* Estratto del documento
__________
Il 13 gennaio 2024, gli elettori taiwanesi hanno eletto Lai Ching-te come prossimo presidente di Taiwan. Lai ha ottenuto il 40,1 per cento dei voti mentre il suo rivale Hou Yu-ih del Kuomintang ha ottenuto il 33,5 per cento. Il candidato del Partito Popolare di Taiwan, Ko Wen-je, ha ricevuto il 26,45 per cento. Il Kuomintang ha conquistato la maggioranza nel Parlamento taiwanese. Lai Ching-te dovrà affrontare un parlamento diviso nei prossimi otto anni.
Tag24 ha intervistato Lorenzo Lamperti, direttore di China Files, un collettivo di giornalisti, sinologi ed esperti di comunicazione specializzati in affari asiatici.
Come sono gli umori a Taiwan dopo le elezioni? Quali sono state le reazioni della gente del posto al risultato elettorale?
Qua non c'è stata la sensazione che è stata raccontata soprattutto all'esterno di aver compiuto una scelta decisiva. È però una narrazione che effettivamente ha il suo fondamento. Negli ultimi anni le tensioni fra Taipei e Pechino sono aumentate in maniera piuttosto decisa, soprattutto è aumentata la rivalità e la competenza strategica tra Stati Uniti e Cina che si ripercuote inevitabilmente sullo stretto di Taiwan. La maggioranza dei cittadini taiwanesi non ha avuto la sensazione di aver fatto una scelta, come diceva Kuomintang il principale partito d'opposizione, tra la guerra e la pace. Allo stesso modo non ha nemmeno avuto nemmeno la percezione, come invece diceva il Partito Progressista Democratico, Dpp di Lai Ching-te, che è il vincitore delle elezioni presidenziali, di aver fatto una scelta tra la democrazia e l’autoritarismo.
Nonostante quello che può trasparire all'esterno, i taiwanesi sono andati alle urne soprattutto su temi interni. Anche questa tensione che teoricamente ci dovrebbe essere dopo il risultato elettorale di sabato non traspare minimamente. A torto o a ragione, non vuol dire che abbiano motivo di essere così calmi e tranquilli, ma nella realtà dei fatti a Taiwan non si respira nessun tipo di tensione né sul fronte interno, dove comunque i partiti di opposizione hanno riconosciuto in maniera molto rapida la sconfitta, cosa che abbiamo purtroppo imparato a capire che non sia così scontata in occidente, e non si respira una preoccupazione per una reazione spropositata da parte di Pechino nel breve termine.
__________
* Sezione dati
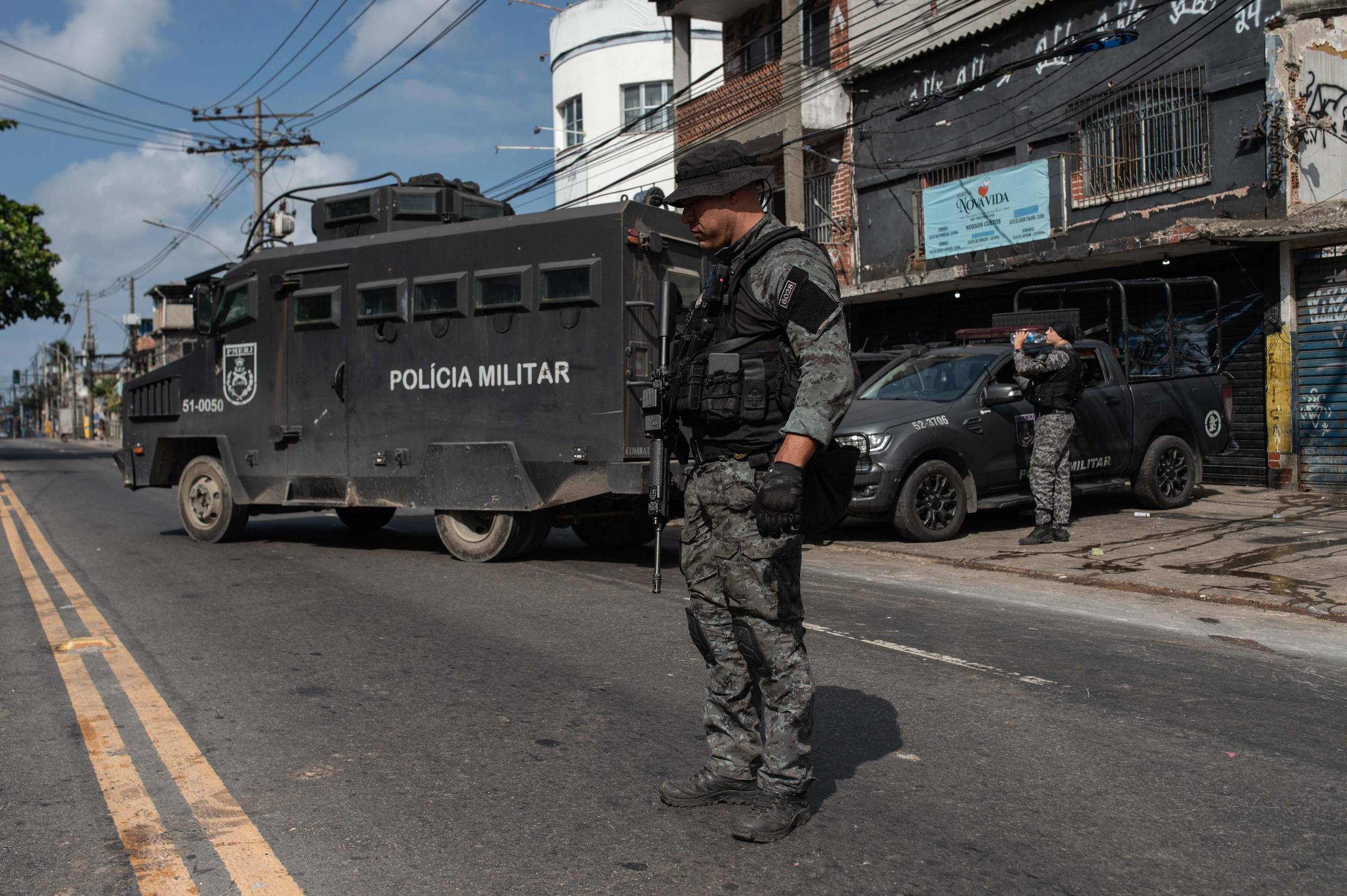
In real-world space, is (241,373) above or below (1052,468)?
__________
* Istruzioni
• 1. Riformuli in forma di elenco puntato il paragrafo dell'estratto sulle elezioni a Taiwan che comincia con «Il 13 gennaio 2024», mantenendone i dati principali.
• 2. Trascriva senza alcuna modifica il passo dell'estratto sulle elezioni a Taiwan da "Il 13 gennaio" a "prossimi otto anni.".

* Soluzioni degli esercizi
• 1.
- 13 gennaio 2024: gli elettori taiwanesi eleggono Lai Ching-te presidente di Taiwan.
- Lai Ching-te ottiene il 40,1 per cento dei voti.
- Hou Yu-ih, candidato del Kuomintang, ottiene il 33,5 per cento.
- Ko Wen-je, candidato del Partito Popolare di Taiwan, riceve il 26,45 per cento.
- Il Kuomintang conquista la maggioranza nel Parlamento taiwanese.
- Nei prossimi otto anni Lai Ching-te dovrà affrontare un parlamento diviso.

• 2.
Il 13 gennaio 2024, gli elettori taiwanesi hanno eletto Lai Ching-te come prossimo presidente di Taiwan. Lai ha ottenuto il 40,1 per cento dei voti mentre il suo rivale Hou Yu-ih del Kuomintang ha ottenuto il 33,5 per cento. Il candidato del Partito Popolare di Taiwan, Ko Wen-je, ha ricevuto il 26,45 per cento. Il Kuomintang ha conquistato la maggioranza nel Parlamento taiwanese. Lai Ching-te dovrà affrontare un parlamento diviso nei prossimi otto anni.